AE 06: Join data sets + data wrangling

Code styling + workflow

Avoid long lines of code.
- We should be able to see all of your code.
Name code chunks.
Knit, commit, and push regularly.
- Think about it like clicking to save regularly as you type a report.

Questions?

Clone a repo + start a new project

Go to the appex-06-[GITHUB USERNAME] repo, clone it into your Math118 folder, and start a new project in RStudio.

Note

For this Application Exercise, you are provided with lots of starter code/hints. In order to allow the whole document to run, we have set each R chunk headers to eval = FALSE. As you complete each exercise, change the R chunk header to eval = TRUE before you knit in order to run your changes.

Practice with data joins and wrangling

You may need to install the scales library. If so, run install.packages("scales") in your console.

library(tidyverse)
library(scales)
# From Kaggle: https://www.kaggle.com/datasets/kaggle/kaggle-survey-2017/221
datascience <- read_csv("data/kaggle_survey_subset.csv", show_col_types = F) 
conversion <- read_csv("data/kaggle_conversionRates.csv", show_col_types = F)

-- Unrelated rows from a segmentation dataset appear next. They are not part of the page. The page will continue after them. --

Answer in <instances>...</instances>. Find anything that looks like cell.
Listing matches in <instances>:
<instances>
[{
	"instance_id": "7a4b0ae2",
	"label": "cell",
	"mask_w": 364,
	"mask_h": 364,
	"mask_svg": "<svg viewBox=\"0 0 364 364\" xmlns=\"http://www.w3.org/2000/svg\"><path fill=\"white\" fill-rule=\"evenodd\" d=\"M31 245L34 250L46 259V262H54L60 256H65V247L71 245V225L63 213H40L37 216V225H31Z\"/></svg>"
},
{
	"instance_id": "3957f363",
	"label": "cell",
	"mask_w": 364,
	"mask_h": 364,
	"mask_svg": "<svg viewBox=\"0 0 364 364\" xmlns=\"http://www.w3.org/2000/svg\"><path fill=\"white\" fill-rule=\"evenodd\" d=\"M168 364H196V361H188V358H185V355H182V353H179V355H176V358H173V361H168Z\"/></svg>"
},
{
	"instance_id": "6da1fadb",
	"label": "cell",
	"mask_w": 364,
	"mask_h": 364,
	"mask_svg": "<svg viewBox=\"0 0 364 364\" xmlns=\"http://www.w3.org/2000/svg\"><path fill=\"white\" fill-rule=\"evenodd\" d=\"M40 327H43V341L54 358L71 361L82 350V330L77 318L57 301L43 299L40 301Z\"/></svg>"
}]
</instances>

We will continue working with the Kaggle survey data about data science. You may recall that each respondent provided their compensation amount in their home currency. This application exercise will join data sets in order to convert the currency to USD. Take a look at the conversion data by typing View(conversion) in your Console.

Exercise 1

We wish to add to the datascience data the conversion rate from the original CompensationCurrency to the USD.

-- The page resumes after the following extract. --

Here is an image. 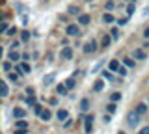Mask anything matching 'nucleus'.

Write code that joins together the datascience dataset and the conversion dataset by the variable they have in common. Store it by saving over the current datascience data frame. The code below will help you get started.

<- datascience %>%
  left_join(______, by = ______)

Exercise 2

Now create a new variable called compensationUSD that converts the original CompensationAmount into USD. This is achieved by multiplying the CompensationAmount by the exchangeRate. Store it by saving over the current datascience data frame.

<- datascience %>%
  __________

Exercise 3

Create a new data frame called compensation_summary that calculates median compensation in USD for each Major.

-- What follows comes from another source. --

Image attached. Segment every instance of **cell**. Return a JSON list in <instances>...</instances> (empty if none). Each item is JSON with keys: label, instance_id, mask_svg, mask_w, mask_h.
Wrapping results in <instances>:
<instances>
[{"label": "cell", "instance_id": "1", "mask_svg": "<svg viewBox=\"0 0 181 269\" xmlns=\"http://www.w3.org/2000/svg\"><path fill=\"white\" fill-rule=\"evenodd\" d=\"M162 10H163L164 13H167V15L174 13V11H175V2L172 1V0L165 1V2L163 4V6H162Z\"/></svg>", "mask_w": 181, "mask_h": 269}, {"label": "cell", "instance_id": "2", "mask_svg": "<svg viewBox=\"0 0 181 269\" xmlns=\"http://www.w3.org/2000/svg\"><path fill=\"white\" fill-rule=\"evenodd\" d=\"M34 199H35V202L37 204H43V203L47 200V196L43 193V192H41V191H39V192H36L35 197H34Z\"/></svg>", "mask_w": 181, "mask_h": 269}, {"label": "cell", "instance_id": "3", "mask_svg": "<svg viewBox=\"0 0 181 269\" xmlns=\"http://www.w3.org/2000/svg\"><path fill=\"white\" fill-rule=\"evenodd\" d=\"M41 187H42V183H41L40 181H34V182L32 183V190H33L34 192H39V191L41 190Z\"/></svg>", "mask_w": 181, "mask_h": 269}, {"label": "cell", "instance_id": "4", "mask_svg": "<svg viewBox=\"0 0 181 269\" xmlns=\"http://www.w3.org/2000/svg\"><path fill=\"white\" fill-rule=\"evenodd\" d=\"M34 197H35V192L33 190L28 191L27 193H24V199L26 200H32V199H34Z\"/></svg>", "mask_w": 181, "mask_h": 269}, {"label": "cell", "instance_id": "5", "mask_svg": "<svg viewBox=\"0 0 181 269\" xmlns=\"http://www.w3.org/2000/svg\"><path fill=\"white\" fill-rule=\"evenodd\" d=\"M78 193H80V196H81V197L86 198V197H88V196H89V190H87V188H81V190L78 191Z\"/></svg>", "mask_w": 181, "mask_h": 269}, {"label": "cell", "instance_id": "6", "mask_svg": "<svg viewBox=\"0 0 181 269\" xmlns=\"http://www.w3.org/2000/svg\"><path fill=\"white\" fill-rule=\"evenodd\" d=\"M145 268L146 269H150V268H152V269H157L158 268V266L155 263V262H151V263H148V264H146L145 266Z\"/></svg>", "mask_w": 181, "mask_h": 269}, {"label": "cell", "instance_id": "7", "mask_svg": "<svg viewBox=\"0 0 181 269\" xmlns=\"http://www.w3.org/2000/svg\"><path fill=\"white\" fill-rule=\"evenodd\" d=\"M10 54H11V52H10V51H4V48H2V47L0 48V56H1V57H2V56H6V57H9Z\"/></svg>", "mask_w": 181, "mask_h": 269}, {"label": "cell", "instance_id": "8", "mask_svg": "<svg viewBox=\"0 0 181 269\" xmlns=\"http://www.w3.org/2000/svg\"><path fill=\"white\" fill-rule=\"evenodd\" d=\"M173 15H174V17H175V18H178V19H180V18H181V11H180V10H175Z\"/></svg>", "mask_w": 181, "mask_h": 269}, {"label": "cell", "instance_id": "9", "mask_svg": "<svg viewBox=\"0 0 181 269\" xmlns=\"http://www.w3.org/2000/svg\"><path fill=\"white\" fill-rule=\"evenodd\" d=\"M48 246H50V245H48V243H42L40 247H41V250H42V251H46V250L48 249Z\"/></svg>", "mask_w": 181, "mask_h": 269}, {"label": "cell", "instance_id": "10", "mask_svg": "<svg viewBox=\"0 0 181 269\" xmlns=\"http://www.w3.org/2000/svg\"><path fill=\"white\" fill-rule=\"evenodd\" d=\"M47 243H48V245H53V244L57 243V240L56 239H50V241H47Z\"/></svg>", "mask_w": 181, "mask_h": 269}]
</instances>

Recall that the function for calculating the median is median() in R.

# code here

Exercise 4

Take the compensation_summary data frame and order the results in descending order of median USD compensation. Is anything surprising?

# code here

Exercise 5

Recreate the following graph using the compensation_summary data frame you created! The code should help you get started, just fill in the necessary information!

ggplot(data = ________, 
       aes(y = fct_reorder(______, _______), x = _______)) +
  geom_col() +
  labs(
    x = "Compensation (USD)",
    y = "",
    title = "Median compensation of data scientists by major",
    subtitle = "from 2017 Kaggle Survey",
  ) +
  theme_minimal()

Submit

Once you’re finished, knit, commmit, and then push to GitHub!